The second step I took was to meet with each of the developers individually to get an understanding of their work load, competencies, mode of operation, ambition, and suggestions for improvement.
Several things stood out immediately. There was no ongoing, consistent training path or career planning occurring on this contract. The developers were essentially in the same place they were when I had previously worked with them in the 2001 time frame. The second was that all of them had access to the production environments and there was inconsistent use of version control for the application software.
Choosing Consistent Tooling
Because we were having a run of production quality issues on these web applications that were both reliability and security related, there was tremendous bad press coming down on this team and our contract for inability to deliver quality software.
This led me to the third step which was to decide on a standard version control tool. I chose Git because of its increasing popularity and the pull model which I thought was dramatically better than the push model of CVS or Subversion (which were the tools of choice on the contract for the few applications that were in version control).
I also chose to focus on adopting some of the Atlassian tooling (Jira for ticketing, Confluence for documentation, Fisheye for code visibility, and Crucible for code reviews).
The fourth step that I took was to develop a method to promote code through our 4 web lifecycle environments, DEV, TEST, SAT (system acceptance testing), and PROD. All of these environments except DEV were considered customer owned. This meant that those environments must be extremely reliable and consistent. I knew this would never happen if our developers had direct access to those customer environments (which they all did).
A very common method of development at the time on our contract was to copy a code file in production to the same name with something to identify the file change like a date or developer initials.
Yes, you read that right.
Our developers were making live coding changes in our production environments.
The worst offender of this was the campus intranet portal. This site was the first thing campus employees hit in the morning and the last thing they hit before they left to go home. That site actually didn't even have any environments other than production!
To compound the issues, it was extremely difficult to get access to infrastructure resources to stand up anything new. I made a few feeble attempts to get specific individual tools stood up like GitLab and some of the Atlassian suite. There was tremendous push back. What I could get was a single Linux virtual machine. I took it.
This became a box named devtools and because I convinced the infrastructure team to give me root on this vm, I was able to install whatever I wanted. I installed Git and several of the Atlassian tools on this single VM. The server was only accessible internally and was not a security threat to our production environment.

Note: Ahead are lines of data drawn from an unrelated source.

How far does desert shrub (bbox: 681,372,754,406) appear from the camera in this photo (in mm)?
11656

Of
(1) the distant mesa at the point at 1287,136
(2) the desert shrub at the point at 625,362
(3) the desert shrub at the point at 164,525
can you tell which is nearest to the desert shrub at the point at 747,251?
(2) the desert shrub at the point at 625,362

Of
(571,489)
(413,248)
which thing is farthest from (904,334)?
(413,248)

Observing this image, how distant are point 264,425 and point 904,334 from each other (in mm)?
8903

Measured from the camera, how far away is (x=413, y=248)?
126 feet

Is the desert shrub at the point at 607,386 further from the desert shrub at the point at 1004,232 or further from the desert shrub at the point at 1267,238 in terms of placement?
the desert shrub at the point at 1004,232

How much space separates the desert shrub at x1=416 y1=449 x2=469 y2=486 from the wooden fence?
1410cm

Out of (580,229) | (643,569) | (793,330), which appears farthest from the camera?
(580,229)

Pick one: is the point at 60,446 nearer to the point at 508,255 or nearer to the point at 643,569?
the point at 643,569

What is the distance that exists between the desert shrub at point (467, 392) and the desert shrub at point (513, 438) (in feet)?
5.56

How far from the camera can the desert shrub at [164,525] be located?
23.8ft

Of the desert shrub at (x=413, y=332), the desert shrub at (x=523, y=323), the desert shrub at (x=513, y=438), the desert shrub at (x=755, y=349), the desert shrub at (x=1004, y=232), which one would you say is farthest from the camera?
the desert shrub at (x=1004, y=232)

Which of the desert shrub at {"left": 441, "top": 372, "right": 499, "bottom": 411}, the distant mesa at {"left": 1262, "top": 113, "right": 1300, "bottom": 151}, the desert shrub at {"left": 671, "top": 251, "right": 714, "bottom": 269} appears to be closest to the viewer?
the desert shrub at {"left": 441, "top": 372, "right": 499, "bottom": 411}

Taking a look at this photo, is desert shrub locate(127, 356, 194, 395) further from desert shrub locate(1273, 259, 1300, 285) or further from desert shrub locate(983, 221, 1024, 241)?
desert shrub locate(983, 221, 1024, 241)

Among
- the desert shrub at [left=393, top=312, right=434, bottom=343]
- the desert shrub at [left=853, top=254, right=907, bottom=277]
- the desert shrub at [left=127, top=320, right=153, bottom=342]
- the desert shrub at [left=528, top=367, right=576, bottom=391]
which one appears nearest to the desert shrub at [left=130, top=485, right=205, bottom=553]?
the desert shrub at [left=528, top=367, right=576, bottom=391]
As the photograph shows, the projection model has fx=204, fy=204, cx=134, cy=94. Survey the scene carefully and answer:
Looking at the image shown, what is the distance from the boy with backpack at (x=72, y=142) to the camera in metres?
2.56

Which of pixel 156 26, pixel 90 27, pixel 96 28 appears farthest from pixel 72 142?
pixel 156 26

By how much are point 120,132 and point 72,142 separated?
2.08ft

The next thing I did was develop a process for getting all of our web applications into Git repositories. I decided on a branch model which matched our environments, dev, test, sat and master. I chose master to represent production. There are a million branching methodologies out there. At this point in time, anything was better than nothing. This choice though allowed me to use Git hooks to launch a code promotion script (which lived and executed on the devtools vm). This meant a code commit to the test branch would automatically promote code to the TEST environment and the same for SAT and, eventually, PROD.
I tested and validated this tooling and process on one of our applications and documented how to do everything.
With a validated set of tools and the ability to promote code between the environments, I was ready to move. Change is never easy and this one was going to be rough. My program manager wanted me to pull the bandage off immediately, however I convinced him to take this approach one application at a time. This would contain the blast radius.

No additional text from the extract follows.